Mullah Omar managed to flee from the US troops and allegedly took refuge in Pakistan. There he was reportedly shot and killed in 2011. During the war in Afghanistan, the United States ousted the Taliban. However, twenty years after 9/11, the Taliban are back in power thanks to the withdrawal of American troops under the command of President Joe Biden.
9/11 pushed the United States into an escalation of war in which the role of General Colin Powell, Secretary of State under George W. Bush, was decisive. The controversial invasion of Iraq was defended by Colin Powell at the UN on the grounds of the alleged "weapons of mass destruction." They were supposedly under possession of Iraqi leader Saddam Hussein, but they never appeared.
Colin Powell was always a moderate Republican. The radicalization of his party caused him to support Barack Obama in the 2008 elections and Joe Biden in 2020. Having retired from public life, he passed away in October 2021 from the consequences of a COVID-19 infection.
The man on the phone is Richard Cheney, Vice President of the United States on the day of the attacks. The photo was taken during the hours in which he led a crisis cabinet while Bush was flying over America and hiding from possible attacks.
Suffering from health problems and now in his eighties, Cheney has retired from politics. His daughter, Liz, is a prominent Republican leader who heads the internal party opposition to Donald Trump.
According to President Bush, Donald Rumsfeld (his Secretary of Defence) was in the Pentagon at the time of the attack and ran around to help the wounded without contemplating the risk of a possible second attack.
Beyond that (alleged) display of physical courage, Rumsfeld stood out for his Machiavellian politics and his commitment to taking the "war on terror" to the extreme. This included the harsh treatment of prisoners and the creation of a legal no-man's-land in Guantanamo Bay.
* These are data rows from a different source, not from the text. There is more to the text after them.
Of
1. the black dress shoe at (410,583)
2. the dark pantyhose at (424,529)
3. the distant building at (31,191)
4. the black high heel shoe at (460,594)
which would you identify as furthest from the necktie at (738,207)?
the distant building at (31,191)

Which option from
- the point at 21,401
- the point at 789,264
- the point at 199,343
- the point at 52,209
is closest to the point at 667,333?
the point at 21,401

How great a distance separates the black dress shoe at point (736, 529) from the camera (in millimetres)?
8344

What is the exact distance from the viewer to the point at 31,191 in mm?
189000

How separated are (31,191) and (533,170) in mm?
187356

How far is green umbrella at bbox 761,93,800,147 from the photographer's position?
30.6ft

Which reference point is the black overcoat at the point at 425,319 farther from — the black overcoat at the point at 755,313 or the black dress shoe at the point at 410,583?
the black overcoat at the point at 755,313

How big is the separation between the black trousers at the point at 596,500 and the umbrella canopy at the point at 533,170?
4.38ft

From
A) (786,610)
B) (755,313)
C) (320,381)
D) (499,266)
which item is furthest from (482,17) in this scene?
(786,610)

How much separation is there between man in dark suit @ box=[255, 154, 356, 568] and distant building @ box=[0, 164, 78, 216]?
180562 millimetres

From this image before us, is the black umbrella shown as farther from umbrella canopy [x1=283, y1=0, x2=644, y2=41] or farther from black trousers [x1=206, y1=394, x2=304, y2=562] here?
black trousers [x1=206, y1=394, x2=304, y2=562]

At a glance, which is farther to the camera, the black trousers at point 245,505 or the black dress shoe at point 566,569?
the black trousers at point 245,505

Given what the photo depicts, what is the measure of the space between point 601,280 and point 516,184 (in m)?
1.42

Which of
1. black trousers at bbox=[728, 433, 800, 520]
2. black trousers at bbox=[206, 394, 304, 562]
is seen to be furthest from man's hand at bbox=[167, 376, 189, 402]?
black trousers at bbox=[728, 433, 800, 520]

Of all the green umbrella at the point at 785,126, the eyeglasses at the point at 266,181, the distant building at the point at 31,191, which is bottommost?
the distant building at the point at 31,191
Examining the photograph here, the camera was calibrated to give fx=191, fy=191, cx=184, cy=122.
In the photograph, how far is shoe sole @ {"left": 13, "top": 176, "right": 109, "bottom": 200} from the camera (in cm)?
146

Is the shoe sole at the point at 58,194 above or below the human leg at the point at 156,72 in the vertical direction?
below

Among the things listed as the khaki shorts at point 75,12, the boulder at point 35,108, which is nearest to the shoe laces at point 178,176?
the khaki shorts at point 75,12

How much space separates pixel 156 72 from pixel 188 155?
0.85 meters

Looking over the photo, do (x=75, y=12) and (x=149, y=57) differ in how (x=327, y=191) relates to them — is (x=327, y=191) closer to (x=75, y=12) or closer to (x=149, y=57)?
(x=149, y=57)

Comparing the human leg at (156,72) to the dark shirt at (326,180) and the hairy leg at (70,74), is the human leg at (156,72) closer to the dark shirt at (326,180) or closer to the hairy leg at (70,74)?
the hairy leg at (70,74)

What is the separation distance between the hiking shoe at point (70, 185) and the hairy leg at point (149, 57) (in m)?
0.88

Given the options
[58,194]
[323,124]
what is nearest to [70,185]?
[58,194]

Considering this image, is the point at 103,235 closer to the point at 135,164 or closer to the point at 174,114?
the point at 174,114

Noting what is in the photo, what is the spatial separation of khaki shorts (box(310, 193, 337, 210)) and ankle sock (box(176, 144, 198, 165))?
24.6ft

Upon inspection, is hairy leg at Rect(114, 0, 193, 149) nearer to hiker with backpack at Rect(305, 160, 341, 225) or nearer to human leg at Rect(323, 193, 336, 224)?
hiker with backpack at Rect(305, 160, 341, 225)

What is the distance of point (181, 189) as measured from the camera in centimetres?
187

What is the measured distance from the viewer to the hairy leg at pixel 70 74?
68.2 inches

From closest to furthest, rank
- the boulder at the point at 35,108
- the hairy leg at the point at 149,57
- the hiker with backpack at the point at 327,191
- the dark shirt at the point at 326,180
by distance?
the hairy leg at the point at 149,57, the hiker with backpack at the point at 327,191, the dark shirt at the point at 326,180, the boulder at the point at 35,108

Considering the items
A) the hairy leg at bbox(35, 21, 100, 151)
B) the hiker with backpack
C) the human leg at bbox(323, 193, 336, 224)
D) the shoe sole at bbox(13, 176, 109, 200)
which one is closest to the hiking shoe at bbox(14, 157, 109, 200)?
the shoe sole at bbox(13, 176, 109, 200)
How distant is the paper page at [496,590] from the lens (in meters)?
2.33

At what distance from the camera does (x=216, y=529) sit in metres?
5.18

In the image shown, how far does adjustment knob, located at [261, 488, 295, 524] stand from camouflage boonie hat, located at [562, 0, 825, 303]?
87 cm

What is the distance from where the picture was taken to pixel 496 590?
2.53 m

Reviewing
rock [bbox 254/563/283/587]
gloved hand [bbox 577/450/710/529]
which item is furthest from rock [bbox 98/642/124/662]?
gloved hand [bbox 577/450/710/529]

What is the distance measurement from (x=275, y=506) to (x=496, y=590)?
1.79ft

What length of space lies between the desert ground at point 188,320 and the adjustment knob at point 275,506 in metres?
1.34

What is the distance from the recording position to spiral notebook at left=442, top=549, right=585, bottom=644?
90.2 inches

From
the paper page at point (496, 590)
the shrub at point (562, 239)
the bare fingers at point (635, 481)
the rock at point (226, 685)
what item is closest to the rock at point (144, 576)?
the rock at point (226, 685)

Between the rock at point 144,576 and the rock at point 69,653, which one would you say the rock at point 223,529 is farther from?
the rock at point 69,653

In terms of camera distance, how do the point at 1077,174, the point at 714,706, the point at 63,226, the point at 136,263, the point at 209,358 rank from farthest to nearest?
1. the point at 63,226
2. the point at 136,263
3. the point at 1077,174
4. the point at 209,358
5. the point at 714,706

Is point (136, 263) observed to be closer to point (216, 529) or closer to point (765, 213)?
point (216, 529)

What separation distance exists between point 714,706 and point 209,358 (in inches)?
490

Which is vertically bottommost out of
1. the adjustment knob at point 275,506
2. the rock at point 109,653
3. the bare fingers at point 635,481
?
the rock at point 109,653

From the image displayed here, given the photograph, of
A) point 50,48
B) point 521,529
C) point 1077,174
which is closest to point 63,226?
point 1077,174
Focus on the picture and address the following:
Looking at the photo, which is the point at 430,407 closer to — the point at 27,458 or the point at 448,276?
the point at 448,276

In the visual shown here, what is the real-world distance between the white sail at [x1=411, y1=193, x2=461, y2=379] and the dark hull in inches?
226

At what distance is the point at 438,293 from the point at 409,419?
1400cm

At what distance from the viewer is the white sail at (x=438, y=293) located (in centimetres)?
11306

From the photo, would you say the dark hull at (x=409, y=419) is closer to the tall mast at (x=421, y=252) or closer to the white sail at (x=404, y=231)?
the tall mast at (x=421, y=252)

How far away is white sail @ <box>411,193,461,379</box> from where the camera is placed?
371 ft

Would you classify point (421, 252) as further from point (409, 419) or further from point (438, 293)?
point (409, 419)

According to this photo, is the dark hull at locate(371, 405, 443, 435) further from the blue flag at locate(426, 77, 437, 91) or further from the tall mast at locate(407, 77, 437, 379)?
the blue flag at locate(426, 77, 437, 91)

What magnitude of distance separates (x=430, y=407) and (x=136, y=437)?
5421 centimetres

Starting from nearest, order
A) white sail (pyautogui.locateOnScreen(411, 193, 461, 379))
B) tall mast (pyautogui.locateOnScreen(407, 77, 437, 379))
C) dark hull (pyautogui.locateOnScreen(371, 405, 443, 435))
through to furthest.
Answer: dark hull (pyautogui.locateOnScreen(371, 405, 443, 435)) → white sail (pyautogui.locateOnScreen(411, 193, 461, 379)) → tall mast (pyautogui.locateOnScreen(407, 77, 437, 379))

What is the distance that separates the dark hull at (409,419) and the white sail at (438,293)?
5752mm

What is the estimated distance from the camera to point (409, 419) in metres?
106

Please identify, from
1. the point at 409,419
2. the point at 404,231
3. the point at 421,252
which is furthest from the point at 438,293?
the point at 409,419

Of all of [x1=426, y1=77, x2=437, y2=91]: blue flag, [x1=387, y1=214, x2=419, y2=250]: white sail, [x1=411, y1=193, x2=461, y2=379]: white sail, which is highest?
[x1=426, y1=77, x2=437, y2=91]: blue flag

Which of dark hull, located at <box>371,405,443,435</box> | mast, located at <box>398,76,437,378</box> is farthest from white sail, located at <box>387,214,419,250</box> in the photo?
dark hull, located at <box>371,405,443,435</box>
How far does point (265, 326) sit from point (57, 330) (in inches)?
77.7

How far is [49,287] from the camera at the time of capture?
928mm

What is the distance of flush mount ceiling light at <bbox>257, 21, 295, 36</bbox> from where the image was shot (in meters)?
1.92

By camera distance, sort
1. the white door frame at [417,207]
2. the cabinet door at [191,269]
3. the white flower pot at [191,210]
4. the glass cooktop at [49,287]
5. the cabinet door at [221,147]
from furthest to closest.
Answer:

Donald Rumsfeld died in 2021 without ever expressing any regrets for the foreign policy he promoted. By then, the wars in Afghanistan and Iraq had led to global imbalance. The sectarian violence within the area has not stopped either.
Amid hawks like Cheney or Donald Rumsfeld, Condoleezza Rice seemed to be the kind face. She was firm but moderate and a gifted speaker. Rice was a National Security Advisor on 9/11 and succeeded Colin Powell as Secretary of State.
Condoleezza Rice has admitted that the Bush Administration made mistakes in its response to the brutal 9/11 attacks. Even so, she claims to be proud of that stage because "after 9/11, every day was September 12, every day you thought about what could happen."
As for the central area of the attacks, New York, it made a full recovery. Lower Manhattan reinvented itself in the place where the towers had fallen, and the city's skyline continued to glow proudly in the night.